[Opening EXTRACT PROVIDED section]

February 15, 2007
Justice takes a beating in Long Beach racial hatred case
While these "kids" could have killed their victims, the judge slapped them on the wrists lightly and sent them home. Astoundingly, after finding the nine defendants guilty of intent to cause bodily harm, with hate crime enhancements, the judge then reversed direction and gave them probation?
A tenth youth was acquitted.
The basic facts of the case are that last Halloween, a pack of black youths, with no evidence of any provocation, set upon three young white women who had come to an upscale part of Long Beach known to attract trick-or-treaters. Out of the larger crowd of attackers, 10 were identified and placed on trial.
After a lengthy process, that saw witness intimidation from gang members (one was forced to move; another had her car totaled), the expectation was -- that if found guilty -- a verdict and sentence would be handed down that delivered a strong message of intolerance for such uncivilized acts.
Instead, another message was delivered -- that racism in its black guise will be treated with leniency and "understanding," since this kind of racial retribution is an undesirable but understandable outgrowth of historic mistreatment at the hands of whites. What complete rubbish.
In case you wondered, according to the U.S. Bureau of Justice Affairs, out of the 1.2 million cases of interracial crimes each year, 90 percent involve a black perpetrator and a white victim. The interests of law and order and a civil society were not served well by this judge's sentences.
What highlights the crass, crude and bigoted nature of this ugly mass attack is the fact that Loren Hyman, one of the three victims, is both Jewish and Latino, but like a pack of hyenas converging on some yearling antelopes, this crowd was in no mood to parse out the finer points of ethnic and religious identity.
However, while these defendants have escaped culpability, others have not been brought before any judge. Ten black youths were put on trial, but it has been estimated that between 25 to 40 black teens surrounded Hyman, Laura Schneider and Michelle Smith last Halloween.

[Closing EXTRACT PROVIDED section]

• _PROBLEM STATEMENT_: Do these statements agree with the article on the Long Beach case? Answer yes or no for each and quote the words that decide it: 1. Ten youths were put on trial, and one of them was acquitted. 2. The attack happened on Halloween. 3. The three women were attacked in a low-income part of Long Beach. The entries come from a different source than the article.

[Opening RECORD EXTRACTS section]

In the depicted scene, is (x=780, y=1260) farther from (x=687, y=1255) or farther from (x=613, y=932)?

[Closing RECORD EXTRACTS section]
[Opening RECORD EXTRACTS section]

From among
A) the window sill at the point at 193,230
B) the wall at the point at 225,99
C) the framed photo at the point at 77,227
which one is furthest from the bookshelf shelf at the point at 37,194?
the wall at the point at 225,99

[Closing RECORD EXTRACTS section]

• _OUTPUT_:
1. Yes: "10 were identified and placed on trial" and "A tenth youth was acquitted."
2. Yes: "last Halloween, a pack of black youths, with no evidence of any provocation, set upon three young white women"
3. No: "an upscale part of Long Beach known to attract trick-or-treaters"